Equities and oil tank as deadly coronavirus triggers panic

28 January 2020 09:38 am - 0     - {{hitsCtrl.values.hits}}


A couple wearing face masks kiss on an underground metro train as another passenger (R) is reflected on a platform glass door during a Lunar New Year of the Rat public holiday in Hong Kong on January 27, 2020, as a preventative measure following a coronavirus outbreak, which began in the Chinese city of Wuhan


(Hong Kong) AFP: World stock markets and oil prices plunged yesterday, as panicking investors bolted for safer assets after China warned that the spread of a deadly coronavirus was accelerating.

China extended its biggest national holiday to buy time in the fight against a viral epidemic and neighbouring Mongolia closed its border, after the death toll spiked to 81 despite unprecedented quarantine measures.

Approaching the half-way stage in Europe, Frankfurt sank 2.3 percent, London dived 2.5 percent and Paris shed 2.4 percent, as fears mounted over the overall impact on the global economy.

Benchmark oil prices tanked 3.5 percent with trade slammed by concerns over demand from the world’s top energy consumer China, but haven assets like gold and the yen rallied. “Market participants in Europe have grave concerns about coronavirus,” said Ava Trade analyst Naeem Aslam.

_Exercise details_
Return the news article above on stock markets and the coronavirus outbreak word for word, in full.

Saved data entries
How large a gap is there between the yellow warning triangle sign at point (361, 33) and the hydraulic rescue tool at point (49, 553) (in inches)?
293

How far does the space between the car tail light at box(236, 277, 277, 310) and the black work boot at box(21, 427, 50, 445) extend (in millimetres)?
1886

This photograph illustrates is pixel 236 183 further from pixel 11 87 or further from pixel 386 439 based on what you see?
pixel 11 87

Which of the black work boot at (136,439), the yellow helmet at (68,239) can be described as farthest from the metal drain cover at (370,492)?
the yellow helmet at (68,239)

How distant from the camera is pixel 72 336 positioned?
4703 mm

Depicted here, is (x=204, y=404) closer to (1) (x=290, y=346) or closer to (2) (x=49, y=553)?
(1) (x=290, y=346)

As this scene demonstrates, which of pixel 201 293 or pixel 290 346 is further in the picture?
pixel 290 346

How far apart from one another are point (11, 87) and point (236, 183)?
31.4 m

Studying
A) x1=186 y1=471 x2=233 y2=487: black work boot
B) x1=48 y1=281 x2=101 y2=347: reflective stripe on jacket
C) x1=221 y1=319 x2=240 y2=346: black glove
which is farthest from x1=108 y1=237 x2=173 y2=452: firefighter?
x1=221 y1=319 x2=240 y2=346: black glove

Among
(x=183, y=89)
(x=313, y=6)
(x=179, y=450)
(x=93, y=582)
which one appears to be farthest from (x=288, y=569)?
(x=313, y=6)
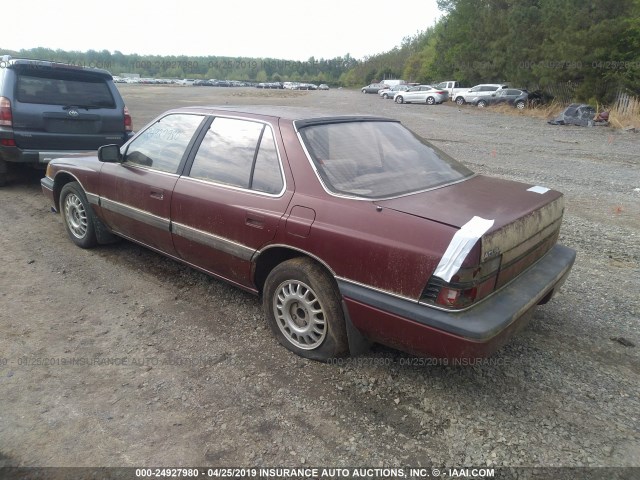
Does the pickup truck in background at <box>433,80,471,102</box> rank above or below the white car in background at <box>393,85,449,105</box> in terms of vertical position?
above

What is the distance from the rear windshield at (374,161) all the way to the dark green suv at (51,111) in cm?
488

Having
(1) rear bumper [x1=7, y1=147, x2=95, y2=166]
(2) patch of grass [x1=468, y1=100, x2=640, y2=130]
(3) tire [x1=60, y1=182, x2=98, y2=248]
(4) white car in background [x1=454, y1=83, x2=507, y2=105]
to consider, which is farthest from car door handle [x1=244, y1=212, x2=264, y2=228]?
(4) white car in background [x1=454, y1=83, x2=507, y2=105]

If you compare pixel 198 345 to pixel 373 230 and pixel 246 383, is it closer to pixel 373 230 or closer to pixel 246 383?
pixel 246 383

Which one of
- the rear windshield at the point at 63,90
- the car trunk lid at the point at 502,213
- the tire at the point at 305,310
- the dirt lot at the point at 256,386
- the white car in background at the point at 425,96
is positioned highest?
the white car in background at the point at 425,96

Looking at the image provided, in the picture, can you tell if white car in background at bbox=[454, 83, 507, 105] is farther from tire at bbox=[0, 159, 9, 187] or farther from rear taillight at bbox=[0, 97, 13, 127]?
rear taillight at bbox=[0, 97, 13, 127]

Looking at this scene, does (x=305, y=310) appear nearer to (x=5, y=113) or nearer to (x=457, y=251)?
(x=457, y=251)

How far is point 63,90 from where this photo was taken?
667cm

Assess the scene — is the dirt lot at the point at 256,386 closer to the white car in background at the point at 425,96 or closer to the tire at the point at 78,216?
the tire at the point at 78,216

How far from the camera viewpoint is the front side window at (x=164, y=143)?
151 inches

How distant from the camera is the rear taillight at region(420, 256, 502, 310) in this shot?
235cm

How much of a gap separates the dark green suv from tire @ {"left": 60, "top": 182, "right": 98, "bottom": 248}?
1935 mm

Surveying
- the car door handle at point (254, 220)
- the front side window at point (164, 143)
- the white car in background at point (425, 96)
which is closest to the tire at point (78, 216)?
the front side window at point (164, 143)

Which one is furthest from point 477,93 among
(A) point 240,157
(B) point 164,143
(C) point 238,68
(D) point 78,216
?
(C) point 238,68

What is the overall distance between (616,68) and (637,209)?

_Completed exercise_
Equities and oil tank as deadly coronavirus triggers panic

28 January 2020 09:38 am - 0     - {{hitsCtrl.values.hits}}


A couple wearing face masks kiss on an underground metro train as another passenger (R) is reflected on a platform glass door during a Lunar New Year of the Rat public holiday in Hong Kong on January 27, 2020, as a preventative measure following a coronavirus outbreak, which began in the Chinese city of Wuhan


(Hong Kong) AFP: World stock markets and oil prices plunged yesterday, as panicking investors bolted for safer assets after China warned that the spread of a deadly coronavirus was accelerating.

China extended its biggest national holiday to buy time in the fight against a viral epidemic and neighbouring Mongolia closed its border, after the death toll spiked to 81 despite unprecedented quarantine measures.

Approaching the half-way stage in Europe, Frankfurt sank 2.3 percent, London dived 2.5 percent and Paris shed 2.4 percent, as fears mounted over the overall impact on the global economy.

Benchmark oil prices tanked 3.5 percent with trade slammed by concerns over demand from the world’s top energy consumer China, but haven assets like gold and the yen rallied. “Market participants in Europe have grave concerns about coronavirus,” said Ava Trade analyst Naeem Aslam.